Linking studio to community

My last post was an exercise in reflection of the year just past, to find themes and threads that linked my art—or demonstrated its evolution—from January through December. (A Janus look at 2019’s work) Now it’s time to peer into the mysteries that lie ahead.

Of course, it’s impossible to see the future clearly. But I’ve found a helpful tool that gives me guidance, a signpost of sorts for life as I would like it to be. For several years now, I’ve chosen a theme for the New Year. The year my husband died, I chose “Simplicity. ” It was obviously a time of grieving, accompanied by dozens of details related to doing life without my soulmate. So many decisions I had to make that year were in uncharted territory. But “Simplicity” kept me focused on making healthy choices for myself as I navigated my changed circumstances.
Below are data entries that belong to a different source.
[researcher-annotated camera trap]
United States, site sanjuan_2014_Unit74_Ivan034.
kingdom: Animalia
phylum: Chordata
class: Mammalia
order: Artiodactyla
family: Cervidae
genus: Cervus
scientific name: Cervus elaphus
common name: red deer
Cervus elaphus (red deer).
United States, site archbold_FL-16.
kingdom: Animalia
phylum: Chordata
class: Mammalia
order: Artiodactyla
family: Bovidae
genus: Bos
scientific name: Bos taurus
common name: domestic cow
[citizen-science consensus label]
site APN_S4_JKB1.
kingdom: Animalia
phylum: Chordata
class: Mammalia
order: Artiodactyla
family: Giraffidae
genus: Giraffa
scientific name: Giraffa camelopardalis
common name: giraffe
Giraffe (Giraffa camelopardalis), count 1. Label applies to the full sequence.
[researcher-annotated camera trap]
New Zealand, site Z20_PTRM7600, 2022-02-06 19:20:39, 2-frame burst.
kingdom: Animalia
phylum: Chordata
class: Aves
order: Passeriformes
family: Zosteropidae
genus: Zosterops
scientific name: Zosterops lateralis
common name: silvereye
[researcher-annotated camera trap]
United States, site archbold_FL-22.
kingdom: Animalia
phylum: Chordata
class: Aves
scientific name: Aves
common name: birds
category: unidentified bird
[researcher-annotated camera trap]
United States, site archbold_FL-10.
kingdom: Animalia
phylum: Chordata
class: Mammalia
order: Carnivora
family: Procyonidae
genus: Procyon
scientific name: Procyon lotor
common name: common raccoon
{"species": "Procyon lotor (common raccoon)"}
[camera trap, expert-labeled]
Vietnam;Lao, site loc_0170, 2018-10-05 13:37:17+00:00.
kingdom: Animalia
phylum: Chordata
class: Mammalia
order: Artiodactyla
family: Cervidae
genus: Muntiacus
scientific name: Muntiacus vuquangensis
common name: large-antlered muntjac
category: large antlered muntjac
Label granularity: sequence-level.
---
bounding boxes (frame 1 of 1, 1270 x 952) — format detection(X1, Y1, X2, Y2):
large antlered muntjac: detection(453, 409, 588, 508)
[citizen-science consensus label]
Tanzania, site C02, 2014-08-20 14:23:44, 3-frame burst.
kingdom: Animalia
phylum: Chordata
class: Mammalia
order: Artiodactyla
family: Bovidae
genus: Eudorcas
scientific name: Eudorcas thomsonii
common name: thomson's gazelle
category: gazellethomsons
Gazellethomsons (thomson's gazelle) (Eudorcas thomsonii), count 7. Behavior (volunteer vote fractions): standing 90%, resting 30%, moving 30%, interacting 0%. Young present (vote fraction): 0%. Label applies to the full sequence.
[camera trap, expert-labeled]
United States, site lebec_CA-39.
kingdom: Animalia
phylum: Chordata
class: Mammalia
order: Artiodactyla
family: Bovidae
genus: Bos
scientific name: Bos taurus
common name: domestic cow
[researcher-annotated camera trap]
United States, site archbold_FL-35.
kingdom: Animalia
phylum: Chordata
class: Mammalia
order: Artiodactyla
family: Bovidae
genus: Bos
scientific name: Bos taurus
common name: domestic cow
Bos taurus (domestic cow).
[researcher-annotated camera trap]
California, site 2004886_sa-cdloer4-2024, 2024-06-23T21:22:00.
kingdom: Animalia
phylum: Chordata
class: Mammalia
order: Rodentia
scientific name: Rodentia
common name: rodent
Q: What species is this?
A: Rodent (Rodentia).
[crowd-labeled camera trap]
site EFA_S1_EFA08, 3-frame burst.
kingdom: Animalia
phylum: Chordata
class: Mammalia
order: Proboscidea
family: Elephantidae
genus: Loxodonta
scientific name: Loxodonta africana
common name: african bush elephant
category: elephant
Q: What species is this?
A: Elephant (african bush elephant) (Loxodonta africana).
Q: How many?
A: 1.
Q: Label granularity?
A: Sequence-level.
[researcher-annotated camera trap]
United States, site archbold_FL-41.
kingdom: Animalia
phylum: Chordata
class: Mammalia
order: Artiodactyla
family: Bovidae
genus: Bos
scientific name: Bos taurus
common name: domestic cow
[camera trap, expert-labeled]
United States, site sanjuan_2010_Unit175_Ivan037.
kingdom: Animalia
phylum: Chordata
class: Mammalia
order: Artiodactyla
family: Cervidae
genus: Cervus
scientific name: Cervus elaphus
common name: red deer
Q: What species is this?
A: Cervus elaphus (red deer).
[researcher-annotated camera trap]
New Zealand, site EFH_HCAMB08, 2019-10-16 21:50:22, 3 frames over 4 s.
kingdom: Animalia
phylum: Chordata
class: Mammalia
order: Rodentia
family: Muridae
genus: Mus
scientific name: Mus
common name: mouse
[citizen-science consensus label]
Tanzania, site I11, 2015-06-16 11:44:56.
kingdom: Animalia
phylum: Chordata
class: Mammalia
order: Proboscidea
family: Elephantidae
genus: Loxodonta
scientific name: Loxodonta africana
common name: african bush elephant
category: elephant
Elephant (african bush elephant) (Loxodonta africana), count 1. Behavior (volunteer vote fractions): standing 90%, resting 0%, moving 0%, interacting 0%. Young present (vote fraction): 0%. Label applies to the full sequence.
“Practice” became my 2019 theme. (Putting the practice into my studio practice) Practice offers substantial rewards—confidence and opportunity come to mind. All the hours spent sketching, drawing, painting, taking classes—in general, putting in the studio time—meant that if I anchored myself in a student frame of mind, I couldn’t help but improve. It’s a natural consequence. Just as regular exercise benefits the body, regular practice of the artistic disciplines produces benefits as well. Through repeated effort, my style and voice would evolve and express itself more authentically. Through repeated effort, my skills would advance. Through repeated effort, the next stage of my life as an artist would reveal itself.

To think I’m done with practice would be self-destructive. A commitment to lifelong learning never hurt anybody, and the lack of it serves no one. But with practice as a given, where do I go now?

Practice is internal, solitary and quiet—at least when viewed from the outside. It’s time to balance that, an inner voice tells me. Yin needs yang. White needs black. Savory needs sweet. So after some consideration, “Community Connections” is my 2020 theme. Why? Because it faces outward. Because it’s not so quiet. And because it includes others. I already see hints of this motif beginning to animate itself in my life. I don’t know what’s in store, but I’m looking forward to where this year will take me. I can’t wait to experience the ways in which my community and I will interact in 2020. I’m pumped!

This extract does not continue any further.